Computer Science 360

Peripherals and File Design

Lecture 1

Chapter 1

 

·        Disks are slow!

          Access to RAM                  80 hs   (0.000000080 seconds)

          Access to Disk                  12 ms  (.012 seconds)

 

·        Disks are large and cheap

·        Disks are non-volatile

 

·        A file structure is a combination of representations for data in files and operations for accessing the data

·        Goals of file processing

·        Get all the information needed in one access to the disk

·        If not one, then as few accesses as possible

·        When access is successful, get all the data needed with one I/O

·        Keep the disk positioned so as to minimize the time required for the next I/O

·        Maintaining these goals is difficult when files grow or shrink and multiple users share the disk drive simultaneously

 

·        Tapes

·        Access is sequential

·        Large files required large access times

·        Media was cheap

 

·        Disk

·        Access is direct

·        Cost was initially high and capacity was initially low

·        Indexes were added but were often slow to access data

·        AVL trees were developed but still required many accesses

·        B-Trees were developed to balance trees and minimize I/Os

·        Sequential access with B-Trees was slow

·        B+-Trees were developed to provide sequential access

·        Access to data is O(logkN)

·        In a file with several million records, a single specific record can be found in no more than 3 or 4 accesses.

 

·        Hashing

·        Allows for access large volumes of data with one I/O

·        Did not initially allow for dynamic, volatile files that change greatly in size

·        Extendible, dynamic hashing now permits access to a file of any size with one or, at most, two disk accesses

 

·        Key concepts in disk file structures

·        Collect data into buffers, blocks or buckets

·        When blocks become too large, split them into multiple blocks

·        Read sections 1.3 – 1.5 to review simple C++ object ideas.

Chapter 2

 

·        A file is a collection of bytes on some external device

·        A disk may contain thousands of physical files

 

·        An application generally relies on part of the operating system to assist with the I/O to files – hence the term logical file

·        Some mechanism must exist to map the logical file name to the physical file name on a device.  e.g.

 

·        C++:

 

·        Fd = open(filename, flags [,pmode]);

 

·        Example:

 

Fd=open(‘input.dat’, O_RDONLY);

pmode is required if flags is O_CREAT

 

·        Files must often be closed to ensure all data has been written to the external device

·        I/O is often blocked to increase performance

·        Some operating systems automatically close files

·        Read(Source_file, Destination_addr, Size)

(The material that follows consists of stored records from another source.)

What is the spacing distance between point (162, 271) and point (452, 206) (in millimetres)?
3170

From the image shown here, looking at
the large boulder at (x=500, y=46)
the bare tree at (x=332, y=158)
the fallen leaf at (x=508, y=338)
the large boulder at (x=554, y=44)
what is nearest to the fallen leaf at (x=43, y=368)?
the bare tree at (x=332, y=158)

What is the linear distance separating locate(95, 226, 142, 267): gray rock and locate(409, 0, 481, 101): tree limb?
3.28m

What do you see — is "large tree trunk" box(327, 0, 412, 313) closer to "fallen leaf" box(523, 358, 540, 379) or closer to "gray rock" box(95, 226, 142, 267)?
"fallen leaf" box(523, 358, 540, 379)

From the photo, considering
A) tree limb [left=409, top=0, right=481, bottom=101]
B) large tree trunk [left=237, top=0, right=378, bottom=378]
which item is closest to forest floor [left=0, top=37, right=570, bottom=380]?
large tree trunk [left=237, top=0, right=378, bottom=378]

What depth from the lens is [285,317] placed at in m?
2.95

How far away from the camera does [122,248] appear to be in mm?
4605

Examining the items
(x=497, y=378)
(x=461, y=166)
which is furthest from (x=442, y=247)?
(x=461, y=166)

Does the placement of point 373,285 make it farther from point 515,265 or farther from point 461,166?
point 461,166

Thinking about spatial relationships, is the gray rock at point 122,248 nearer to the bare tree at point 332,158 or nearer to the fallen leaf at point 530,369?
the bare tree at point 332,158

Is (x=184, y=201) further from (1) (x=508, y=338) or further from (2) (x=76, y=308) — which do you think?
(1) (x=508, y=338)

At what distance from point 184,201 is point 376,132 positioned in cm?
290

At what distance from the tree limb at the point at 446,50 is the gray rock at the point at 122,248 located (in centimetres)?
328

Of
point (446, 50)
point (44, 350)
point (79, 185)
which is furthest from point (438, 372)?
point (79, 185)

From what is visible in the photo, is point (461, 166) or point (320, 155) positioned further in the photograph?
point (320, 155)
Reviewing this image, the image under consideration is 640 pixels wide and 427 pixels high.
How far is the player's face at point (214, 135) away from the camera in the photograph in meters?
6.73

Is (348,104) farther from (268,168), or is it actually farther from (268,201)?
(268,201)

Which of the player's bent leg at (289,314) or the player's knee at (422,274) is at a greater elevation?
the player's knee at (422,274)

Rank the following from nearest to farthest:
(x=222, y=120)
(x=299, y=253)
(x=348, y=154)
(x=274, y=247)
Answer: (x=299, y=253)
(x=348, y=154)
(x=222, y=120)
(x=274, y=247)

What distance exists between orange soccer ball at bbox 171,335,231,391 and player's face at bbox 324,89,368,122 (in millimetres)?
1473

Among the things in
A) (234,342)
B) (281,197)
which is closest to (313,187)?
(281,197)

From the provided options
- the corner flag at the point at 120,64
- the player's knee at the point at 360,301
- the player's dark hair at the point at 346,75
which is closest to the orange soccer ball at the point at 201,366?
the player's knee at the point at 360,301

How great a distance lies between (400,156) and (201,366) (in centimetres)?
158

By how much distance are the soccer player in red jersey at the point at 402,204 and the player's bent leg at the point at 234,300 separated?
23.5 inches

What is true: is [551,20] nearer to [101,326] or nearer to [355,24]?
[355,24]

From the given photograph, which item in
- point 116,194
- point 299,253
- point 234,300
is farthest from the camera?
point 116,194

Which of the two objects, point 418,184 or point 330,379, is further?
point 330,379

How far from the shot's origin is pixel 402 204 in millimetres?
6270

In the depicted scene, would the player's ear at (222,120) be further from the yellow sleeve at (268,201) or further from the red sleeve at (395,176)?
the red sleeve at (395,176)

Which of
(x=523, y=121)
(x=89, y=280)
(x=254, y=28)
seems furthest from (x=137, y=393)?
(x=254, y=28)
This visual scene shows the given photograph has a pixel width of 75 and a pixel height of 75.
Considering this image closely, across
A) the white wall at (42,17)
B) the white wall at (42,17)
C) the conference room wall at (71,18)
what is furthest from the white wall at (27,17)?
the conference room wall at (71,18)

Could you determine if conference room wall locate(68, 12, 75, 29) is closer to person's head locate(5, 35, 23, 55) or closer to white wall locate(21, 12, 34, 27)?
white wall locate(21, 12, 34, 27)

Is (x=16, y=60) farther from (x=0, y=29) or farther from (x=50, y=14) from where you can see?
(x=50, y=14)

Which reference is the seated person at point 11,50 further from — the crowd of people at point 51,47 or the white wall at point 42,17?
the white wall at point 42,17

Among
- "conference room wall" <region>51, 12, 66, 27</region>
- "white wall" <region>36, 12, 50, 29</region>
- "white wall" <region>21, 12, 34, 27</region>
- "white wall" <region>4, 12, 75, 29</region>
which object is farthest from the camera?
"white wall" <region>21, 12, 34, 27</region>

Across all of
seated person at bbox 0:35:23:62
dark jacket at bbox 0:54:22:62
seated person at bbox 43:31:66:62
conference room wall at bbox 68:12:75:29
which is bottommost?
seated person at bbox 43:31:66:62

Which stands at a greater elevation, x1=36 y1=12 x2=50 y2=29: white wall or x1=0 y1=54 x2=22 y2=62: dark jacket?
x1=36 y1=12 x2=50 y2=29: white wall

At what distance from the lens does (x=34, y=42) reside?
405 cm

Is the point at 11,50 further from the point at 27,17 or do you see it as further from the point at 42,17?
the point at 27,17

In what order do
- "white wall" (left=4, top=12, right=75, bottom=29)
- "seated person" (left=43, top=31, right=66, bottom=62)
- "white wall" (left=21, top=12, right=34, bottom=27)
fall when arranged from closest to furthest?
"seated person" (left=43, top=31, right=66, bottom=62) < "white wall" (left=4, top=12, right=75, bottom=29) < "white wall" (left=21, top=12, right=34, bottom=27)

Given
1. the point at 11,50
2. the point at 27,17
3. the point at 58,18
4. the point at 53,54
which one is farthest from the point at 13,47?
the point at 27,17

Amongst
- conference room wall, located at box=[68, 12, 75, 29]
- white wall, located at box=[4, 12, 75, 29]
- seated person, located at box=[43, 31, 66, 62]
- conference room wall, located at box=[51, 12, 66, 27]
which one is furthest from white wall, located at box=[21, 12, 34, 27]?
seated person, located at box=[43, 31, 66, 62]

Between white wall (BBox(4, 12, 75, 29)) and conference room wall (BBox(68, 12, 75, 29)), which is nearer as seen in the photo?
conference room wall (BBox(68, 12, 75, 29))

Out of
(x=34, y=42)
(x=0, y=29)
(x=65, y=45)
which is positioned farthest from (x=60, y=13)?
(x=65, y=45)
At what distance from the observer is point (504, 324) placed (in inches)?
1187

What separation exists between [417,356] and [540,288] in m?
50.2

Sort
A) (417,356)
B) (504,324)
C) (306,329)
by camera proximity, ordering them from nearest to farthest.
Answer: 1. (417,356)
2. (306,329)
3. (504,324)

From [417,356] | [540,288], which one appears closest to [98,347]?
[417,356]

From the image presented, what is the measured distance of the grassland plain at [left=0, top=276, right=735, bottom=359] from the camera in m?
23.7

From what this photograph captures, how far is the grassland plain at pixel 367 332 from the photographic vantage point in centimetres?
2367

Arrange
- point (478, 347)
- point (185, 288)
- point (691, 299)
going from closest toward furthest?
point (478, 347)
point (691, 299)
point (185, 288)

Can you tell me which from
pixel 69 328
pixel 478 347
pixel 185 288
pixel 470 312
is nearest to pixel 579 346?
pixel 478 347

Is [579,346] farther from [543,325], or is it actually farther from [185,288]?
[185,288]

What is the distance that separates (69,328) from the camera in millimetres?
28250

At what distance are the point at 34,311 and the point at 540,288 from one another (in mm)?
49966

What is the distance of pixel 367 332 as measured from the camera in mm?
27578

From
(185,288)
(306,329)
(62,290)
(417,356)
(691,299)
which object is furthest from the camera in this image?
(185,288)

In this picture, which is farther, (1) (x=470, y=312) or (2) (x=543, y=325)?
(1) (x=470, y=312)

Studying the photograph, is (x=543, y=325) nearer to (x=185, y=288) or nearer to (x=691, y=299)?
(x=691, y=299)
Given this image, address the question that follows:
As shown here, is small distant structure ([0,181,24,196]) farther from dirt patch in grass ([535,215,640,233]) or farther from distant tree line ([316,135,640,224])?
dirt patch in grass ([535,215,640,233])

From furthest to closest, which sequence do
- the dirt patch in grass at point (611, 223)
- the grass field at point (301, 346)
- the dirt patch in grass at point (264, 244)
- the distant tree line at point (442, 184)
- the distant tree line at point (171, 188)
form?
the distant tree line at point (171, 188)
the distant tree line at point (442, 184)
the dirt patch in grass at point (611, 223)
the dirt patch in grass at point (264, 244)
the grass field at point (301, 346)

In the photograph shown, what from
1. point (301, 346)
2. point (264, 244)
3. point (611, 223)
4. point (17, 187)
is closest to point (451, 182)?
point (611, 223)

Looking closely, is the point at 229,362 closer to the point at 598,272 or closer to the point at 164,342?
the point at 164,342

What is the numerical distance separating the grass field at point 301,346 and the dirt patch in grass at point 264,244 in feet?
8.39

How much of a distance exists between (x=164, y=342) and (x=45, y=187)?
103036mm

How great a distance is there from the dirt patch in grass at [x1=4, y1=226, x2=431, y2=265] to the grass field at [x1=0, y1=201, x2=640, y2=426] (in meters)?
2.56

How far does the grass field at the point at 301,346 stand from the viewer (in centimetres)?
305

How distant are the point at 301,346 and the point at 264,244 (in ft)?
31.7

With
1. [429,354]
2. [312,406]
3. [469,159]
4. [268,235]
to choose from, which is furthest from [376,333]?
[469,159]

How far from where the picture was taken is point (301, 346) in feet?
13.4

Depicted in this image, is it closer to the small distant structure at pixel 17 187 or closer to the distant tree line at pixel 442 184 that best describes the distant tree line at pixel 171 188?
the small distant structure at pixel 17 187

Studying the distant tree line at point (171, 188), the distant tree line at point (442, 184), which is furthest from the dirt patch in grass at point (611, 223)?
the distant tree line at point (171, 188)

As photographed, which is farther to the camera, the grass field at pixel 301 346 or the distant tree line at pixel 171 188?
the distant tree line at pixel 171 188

·        Write(Destination_file, Source_addr, Size)

·        Some of these parameters may not be needed for all languages

·        End-of-file is a signal that no more data is available in the file for reading

 

·        SEEK(Source_file, Offset) enables positioning to a specific place within a file

·        C positions to a specific byte offset within the file.  e.g.

 

Pos=lseek(fd, byte_offset, origin)

 

·        Files with C Streams and C++ Stream Classes

·        C Streams use the stdio.h header file

·        C++ Streams use iostream.h and fstream.h header files

·        Examples of C and C++ Stream I/O

 

·        Special characters cause problems in some file systems (e.g. carriage returns or line feeds).

·        Directory structures are often trees

·        Some systems allow for I/O redirection and pipes

·        Read Chapter 2 as a good review of C++ I/O capabilities

 

Chapter 3

 

·        Disks

·        Direct access storage devices (DASDs) as opposed to serial devices

·        Hard disks vs floppy disks

·        Optical disks, WORM disks, etc

·        Physical structure of disks

·        Platters

·        Tracks

·        Sectors (unit of addressing on disk)

·        Cylinders

·        Disk drive

·        Capacity

·        Sector capacity = # bytes (e.g. 512)

·        Track capacity = #sectors/track (e.g. 40) * sector capacity

·        Cylinder capacity = #tracks/cylinder (e.g. 11) * track capacity

·        Drive capacity = #cylinders/drive (e.g. 1331) * cylinder capacity

 

For next time use the Web to:

 

1.                 Find out typical capacities for sectors, tracks, cylinders and drives.

2.                 Find out the cost/byte of disk storage

 

Hand-in an MS Word file with your findings by placing it into the turn-in box for this course found by starting at the address www.cle.clemson.edu .  Be sure to cite your sources of information.